Dazu ist der Blank bei einer Länge von 2,75m auch sehr leicht, komplett wiegt mein Eigenbau nur 285 g, was bei einer Wallerspinnrute doch sehr akzeptabel ist.

Gruß
MeFo-Schreck


----------



## KHof (23. Juli 2007)

*AW: welcher rollenhalter???*

Hallo Mefo-Schreck,

auch einen solchen Exoten?
Meine ist gestern endgültig fertig geworden.

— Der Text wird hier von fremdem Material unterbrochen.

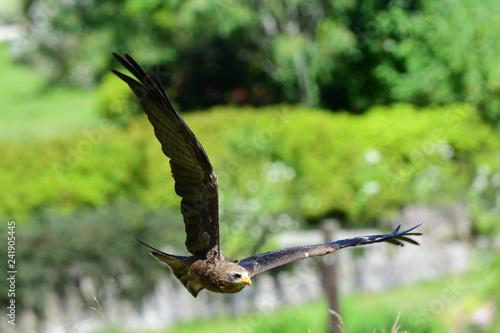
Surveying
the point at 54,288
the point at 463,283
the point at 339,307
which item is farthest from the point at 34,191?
the point at 463,283

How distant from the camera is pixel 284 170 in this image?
10.7 m

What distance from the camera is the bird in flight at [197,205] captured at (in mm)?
2738

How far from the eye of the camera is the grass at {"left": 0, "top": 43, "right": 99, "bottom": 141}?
1869 centimetres

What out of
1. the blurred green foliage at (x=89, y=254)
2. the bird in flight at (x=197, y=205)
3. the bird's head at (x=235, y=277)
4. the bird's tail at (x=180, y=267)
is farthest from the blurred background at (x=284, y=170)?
the bird's head at (x=235, y=277)

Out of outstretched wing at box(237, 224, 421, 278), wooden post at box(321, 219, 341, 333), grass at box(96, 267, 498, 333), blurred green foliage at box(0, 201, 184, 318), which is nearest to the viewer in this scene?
outstretched wing at box(237, 224, 421, 278)

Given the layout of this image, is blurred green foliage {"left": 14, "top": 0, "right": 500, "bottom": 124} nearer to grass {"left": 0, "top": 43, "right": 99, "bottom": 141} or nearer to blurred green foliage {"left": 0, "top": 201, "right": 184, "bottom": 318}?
grass {"left": 0, "top": 43, "right": 99, "bottom": 141}

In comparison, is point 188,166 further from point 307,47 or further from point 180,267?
point 307,47

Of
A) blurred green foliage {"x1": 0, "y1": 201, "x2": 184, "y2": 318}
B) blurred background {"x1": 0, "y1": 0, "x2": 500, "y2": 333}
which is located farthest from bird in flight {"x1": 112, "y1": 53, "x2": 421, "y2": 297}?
blurred green foliage {"x1": 0, "y1": 201, "x2": 184, "y2": 318}

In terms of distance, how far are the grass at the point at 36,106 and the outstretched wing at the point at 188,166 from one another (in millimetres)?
14809

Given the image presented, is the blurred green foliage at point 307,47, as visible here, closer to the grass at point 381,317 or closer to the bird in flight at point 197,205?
the grass at point 381,317

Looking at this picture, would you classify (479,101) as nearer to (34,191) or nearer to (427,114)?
(427,114)

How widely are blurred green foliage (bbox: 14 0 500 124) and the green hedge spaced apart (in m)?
1.00

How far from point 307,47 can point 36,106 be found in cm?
1053

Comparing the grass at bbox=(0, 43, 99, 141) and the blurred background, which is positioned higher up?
the grass at bbox=(0, 43, 99, 141)
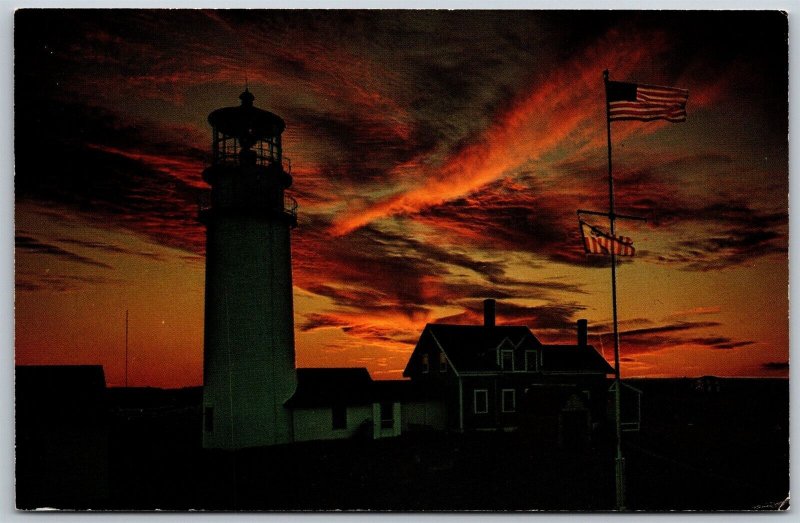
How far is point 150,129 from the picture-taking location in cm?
992

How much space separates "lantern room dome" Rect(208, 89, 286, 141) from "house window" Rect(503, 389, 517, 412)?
7.33 m

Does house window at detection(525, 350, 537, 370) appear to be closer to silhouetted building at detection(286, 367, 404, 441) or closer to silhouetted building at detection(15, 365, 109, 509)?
silhouetted building at detection(286, 367, 404, 441)

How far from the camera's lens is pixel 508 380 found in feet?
46.5

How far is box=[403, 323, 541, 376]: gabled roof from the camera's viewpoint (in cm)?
1123

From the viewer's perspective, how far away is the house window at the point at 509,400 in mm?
13230

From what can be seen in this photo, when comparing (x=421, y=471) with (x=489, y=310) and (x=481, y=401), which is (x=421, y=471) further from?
(x=481, y=401)

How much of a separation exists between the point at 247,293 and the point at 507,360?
19.7ft

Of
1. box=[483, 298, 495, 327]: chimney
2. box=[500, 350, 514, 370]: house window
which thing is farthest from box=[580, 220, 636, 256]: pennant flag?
box=[500, 350, 514, 370]: house window

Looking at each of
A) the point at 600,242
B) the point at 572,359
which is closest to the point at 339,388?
the point at 572,359

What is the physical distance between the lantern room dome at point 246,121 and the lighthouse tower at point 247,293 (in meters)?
0.04

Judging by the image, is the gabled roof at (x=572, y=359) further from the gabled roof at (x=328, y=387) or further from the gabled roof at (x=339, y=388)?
the gabled roof at (x=328, y=387)

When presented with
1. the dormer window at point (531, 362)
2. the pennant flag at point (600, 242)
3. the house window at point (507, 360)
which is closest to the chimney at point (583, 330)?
the pennant flag at point (600, 242)

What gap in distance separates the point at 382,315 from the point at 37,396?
533cm

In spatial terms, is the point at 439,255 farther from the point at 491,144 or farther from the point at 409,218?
the point at 491,144
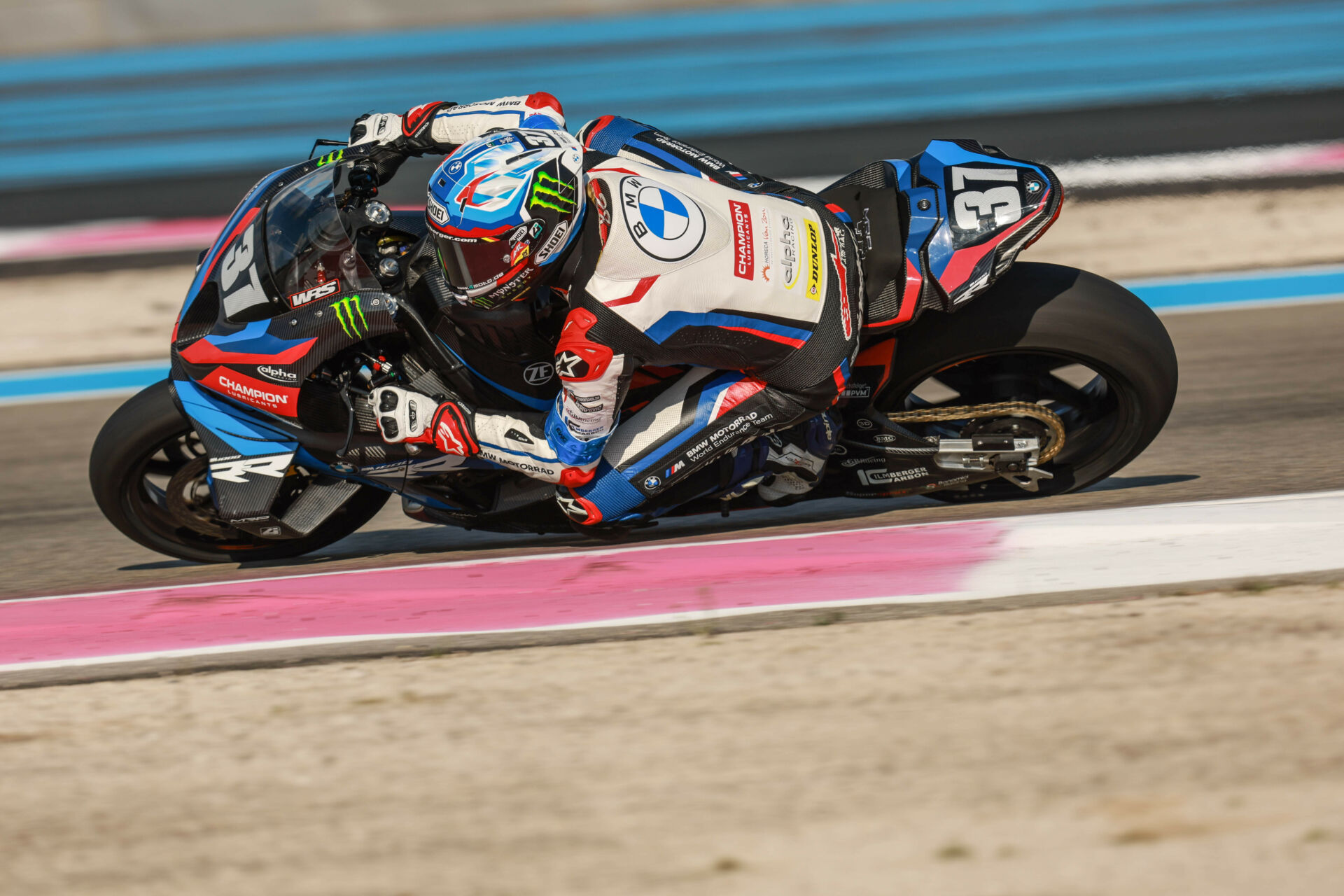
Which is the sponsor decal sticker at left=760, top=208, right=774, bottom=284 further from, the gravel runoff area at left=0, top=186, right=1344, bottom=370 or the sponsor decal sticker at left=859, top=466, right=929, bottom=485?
the gravel runoff area at left=0, top=186, right=1344, bottom=370

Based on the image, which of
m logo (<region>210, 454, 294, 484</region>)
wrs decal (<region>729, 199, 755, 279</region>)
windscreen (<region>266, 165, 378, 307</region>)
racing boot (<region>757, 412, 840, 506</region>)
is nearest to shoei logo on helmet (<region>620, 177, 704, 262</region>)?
wrs decal (<region>729, 199, 755, 279</region>)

Schon im ersten Aufbau hat die sich als Gufirute für Hecht bestens bewährt. 
Jetzt darf sie wieder dicke Gummis schleudern.

Klaus


----------



## Nordlichtangler (23. Juli 2007)

*AW: welcher rollenhalter???*

Die Blanks fallen wirklich in die Kategorie sehr gut und günstig.

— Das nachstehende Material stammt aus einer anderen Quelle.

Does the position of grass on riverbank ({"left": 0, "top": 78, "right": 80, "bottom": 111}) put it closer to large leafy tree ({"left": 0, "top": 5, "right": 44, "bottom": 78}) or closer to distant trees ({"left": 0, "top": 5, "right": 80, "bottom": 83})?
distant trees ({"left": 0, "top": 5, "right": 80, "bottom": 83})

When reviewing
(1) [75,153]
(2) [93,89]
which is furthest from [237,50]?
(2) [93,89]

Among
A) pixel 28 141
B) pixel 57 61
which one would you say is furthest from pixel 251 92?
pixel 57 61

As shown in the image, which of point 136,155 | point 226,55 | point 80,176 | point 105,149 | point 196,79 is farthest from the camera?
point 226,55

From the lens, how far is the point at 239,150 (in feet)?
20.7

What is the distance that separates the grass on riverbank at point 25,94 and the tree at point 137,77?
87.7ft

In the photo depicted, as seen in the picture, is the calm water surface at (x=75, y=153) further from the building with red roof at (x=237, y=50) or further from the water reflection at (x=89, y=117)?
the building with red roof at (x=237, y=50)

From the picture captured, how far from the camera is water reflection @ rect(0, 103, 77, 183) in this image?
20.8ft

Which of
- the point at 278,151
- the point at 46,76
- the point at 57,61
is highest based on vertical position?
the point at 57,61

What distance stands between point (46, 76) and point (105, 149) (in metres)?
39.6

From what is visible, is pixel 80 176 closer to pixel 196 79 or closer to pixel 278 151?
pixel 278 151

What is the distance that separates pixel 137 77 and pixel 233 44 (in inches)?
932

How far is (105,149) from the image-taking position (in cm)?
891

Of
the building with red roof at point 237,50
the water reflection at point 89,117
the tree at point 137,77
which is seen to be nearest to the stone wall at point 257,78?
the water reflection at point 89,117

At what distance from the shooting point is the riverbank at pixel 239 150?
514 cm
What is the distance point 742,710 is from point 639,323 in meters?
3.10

Klaus, hab ja schon fast die Stoppuhr gestellt! :g :q
Klasse wenn die fertige 1088 jetzt verbessert in eine neue Angelphase darf. #6 Steht dem wirklichen BP vs. 1088 Vergleich auch nichts mehr im Weg. Nr.3 muss ich erstmal fertig machen.


----------



## MeFo-Schreck (23. Juli 2007)

*AW: welcher rollenhalter???*

@ AngelDet+KHof

Ich schliesse daraus, dass Ihr Euch den "Stock" auch geholt habt!?! 
Habt Ihr den dunkelgrauen TraditionII-Blank (Pacific Bay T2SP1088-2, IM6-Material) oder den grünen Rainforest-Blank (RF2SP1088-2, IM7-Material)? Von den Maßen und dem Gewicht sind die beiden ja fast gleich. Falls Ihr evtl. den Vergleich habt: Ist die IM7-Variante noch schneller?

Gruß

MeFo-Schreck


----------



## KHof (23. Juli 2007)

*AW: welcher rollenhalter???*

Hallo!

Ich hab den von Det übernommen - Der hat`s wohl mit der Angst gekriegt vor diesem Prügel. Das Wurfgewicht würde ich realistisch bei 50 Gramm beginnen lassen und der Idealköder ist mindestens ein 16 cm Kopyto mit 17èr Kopf! Bei 100 Gramm ist noch nicht Schluß, die original angegebenen 4 Unzen (112 Gramm) gehen auch noch.
Es handelt sich um den Traditional-Blank in mattschwarz. Eine Rainforest hab ich auch (1086), die beiden sind allerdings nicht zu vergleichen. Die hat ein Wurfgewicht von realistisch 8 - 40 Gramm und bringt die angegebenen 3 Unzen bei weitem nicht.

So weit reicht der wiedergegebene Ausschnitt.